§ Direction:
Could you render each item below as a JSON list of strings, with one string per line and blank lines skipped? Leave the pictures out of the answer.

§ Records shown:
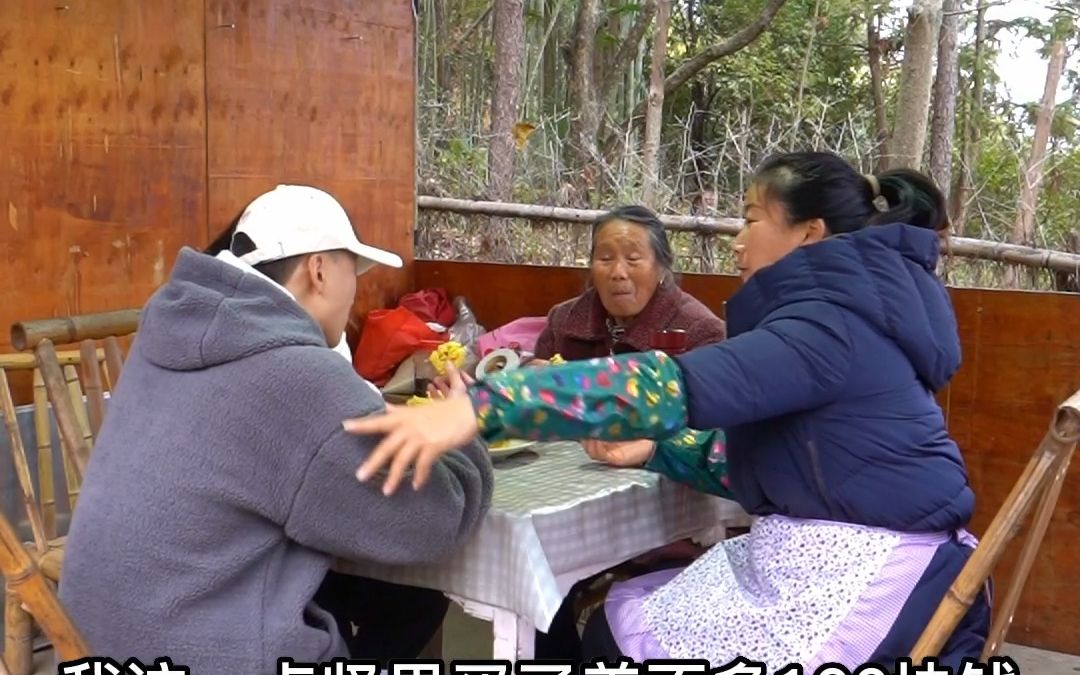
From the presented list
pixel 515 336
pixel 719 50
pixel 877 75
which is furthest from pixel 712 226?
pixel 719 50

§ Expected output:
[
  "From the presented list",
  "pixel 515 336",
  "pixel 719 50",
  "pixel 877 75",
  "which is furthest from pixel 712 226?",
  "pixel 719 50"
]